***** Listed entries *****

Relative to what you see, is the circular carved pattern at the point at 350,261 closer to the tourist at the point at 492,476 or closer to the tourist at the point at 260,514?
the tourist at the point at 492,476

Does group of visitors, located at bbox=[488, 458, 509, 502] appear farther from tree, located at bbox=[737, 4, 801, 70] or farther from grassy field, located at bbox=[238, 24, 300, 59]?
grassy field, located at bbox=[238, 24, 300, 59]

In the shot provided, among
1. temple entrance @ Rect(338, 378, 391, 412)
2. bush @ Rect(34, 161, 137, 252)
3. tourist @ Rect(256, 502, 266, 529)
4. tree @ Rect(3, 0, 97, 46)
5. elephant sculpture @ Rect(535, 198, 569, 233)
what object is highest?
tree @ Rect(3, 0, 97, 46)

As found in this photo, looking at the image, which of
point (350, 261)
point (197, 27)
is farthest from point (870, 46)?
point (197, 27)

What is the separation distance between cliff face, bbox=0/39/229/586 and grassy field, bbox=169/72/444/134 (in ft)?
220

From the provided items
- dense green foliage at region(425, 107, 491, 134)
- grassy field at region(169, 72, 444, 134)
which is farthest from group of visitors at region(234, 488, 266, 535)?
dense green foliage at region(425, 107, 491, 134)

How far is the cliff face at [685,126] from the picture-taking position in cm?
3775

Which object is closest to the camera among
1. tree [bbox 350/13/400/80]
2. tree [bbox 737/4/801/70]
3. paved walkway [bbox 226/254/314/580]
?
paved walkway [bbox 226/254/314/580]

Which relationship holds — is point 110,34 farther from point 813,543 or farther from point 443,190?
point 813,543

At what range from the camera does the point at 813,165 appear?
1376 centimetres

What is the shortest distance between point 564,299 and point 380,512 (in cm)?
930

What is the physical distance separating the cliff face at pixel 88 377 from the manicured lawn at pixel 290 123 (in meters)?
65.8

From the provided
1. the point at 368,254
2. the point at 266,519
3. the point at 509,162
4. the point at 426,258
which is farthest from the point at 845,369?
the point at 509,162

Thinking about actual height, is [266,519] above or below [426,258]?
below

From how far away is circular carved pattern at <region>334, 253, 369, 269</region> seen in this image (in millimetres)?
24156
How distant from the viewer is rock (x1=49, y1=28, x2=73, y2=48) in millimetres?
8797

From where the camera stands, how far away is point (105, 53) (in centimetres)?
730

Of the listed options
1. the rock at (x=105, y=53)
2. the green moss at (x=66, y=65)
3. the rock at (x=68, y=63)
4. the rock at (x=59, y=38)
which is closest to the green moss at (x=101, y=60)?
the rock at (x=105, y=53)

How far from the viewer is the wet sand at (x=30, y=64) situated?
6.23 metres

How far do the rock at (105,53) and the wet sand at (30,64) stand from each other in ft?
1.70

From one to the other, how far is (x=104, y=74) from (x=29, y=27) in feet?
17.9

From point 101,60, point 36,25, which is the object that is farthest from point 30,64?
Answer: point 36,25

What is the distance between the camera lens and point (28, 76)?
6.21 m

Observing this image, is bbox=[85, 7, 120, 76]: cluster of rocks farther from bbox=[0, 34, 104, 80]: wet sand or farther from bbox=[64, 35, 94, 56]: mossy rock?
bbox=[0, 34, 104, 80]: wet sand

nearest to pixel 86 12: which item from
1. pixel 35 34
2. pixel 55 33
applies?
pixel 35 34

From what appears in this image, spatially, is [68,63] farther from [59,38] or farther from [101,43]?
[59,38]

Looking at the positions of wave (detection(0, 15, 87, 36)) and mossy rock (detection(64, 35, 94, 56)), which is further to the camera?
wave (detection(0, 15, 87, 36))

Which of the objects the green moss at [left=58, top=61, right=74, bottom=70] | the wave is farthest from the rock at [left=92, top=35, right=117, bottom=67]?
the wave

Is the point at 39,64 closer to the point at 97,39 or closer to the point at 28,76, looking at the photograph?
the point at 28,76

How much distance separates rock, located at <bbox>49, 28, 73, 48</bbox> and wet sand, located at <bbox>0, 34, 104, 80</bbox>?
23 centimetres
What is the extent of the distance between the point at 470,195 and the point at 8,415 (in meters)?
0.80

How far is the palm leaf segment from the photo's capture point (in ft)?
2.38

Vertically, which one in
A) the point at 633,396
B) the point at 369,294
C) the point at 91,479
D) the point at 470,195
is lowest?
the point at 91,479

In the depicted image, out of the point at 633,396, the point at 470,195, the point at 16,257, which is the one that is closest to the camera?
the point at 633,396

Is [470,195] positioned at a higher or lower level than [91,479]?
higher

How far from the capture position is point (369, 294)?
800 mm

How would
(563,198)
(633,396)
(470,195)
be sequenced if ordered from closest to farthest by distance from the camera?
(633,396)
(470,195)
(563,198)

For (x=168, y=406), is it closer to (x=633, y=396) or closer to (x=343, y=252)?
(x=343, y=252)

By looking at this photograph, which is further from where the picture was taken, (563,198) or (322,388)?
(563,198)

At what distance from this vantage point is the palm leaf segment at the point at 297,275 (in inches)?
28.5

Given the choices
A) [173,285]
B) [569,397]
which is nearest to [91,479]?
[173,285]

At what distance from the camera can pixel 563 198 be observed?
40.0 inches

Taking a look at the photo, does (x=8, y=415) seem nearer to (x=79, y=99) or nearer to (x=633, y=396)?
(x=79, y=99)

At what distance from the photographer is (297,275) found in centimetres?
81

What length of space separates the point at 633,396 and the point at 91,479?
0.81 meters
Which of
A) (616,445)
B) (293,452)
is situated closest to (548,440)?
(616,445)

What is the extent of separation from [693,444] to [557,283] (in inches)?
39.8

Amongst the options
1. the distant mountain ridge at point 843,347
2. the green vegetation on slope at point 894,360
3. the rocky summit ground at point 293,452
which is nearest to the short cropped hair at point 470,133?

*****

Exercise: Convert everything from the line containing "At what distance from the photographer" down to the end of the records into a Markdown table with the columns Row and Line, numbering each line and leaving out blank lines.

Result:
| Row | Line |
|---|---|
| 1 | At what distance from the photographer is (297,275) found in centimetres? |
| 2 | 81 |
| 3 | What length of space separates the point at 633,396 and the point at 91,479? |
| 4 | 0.81 meters |
| 5 | Which of |
| 6 | A) (616,445) |
| 7 | B) (293,452) |
| 8 | is situated closest to (548,440)? |
| 9 | (616,445) |
| 10 | What is the extent of separation from [693,444] to [557,283] (in inches)? |
| 11 | 39.8 |
| 12 | Amongst the options |
| 13 | 1. the distant mountain ridge at point 843,347 |
| 14 | 2. the green vegetation on slope at point 894,360 |
| 15 | 3. the rocky summit ground at point 293,452 |
| 16 | which is nearest to the short cropped hair at point 470,133? |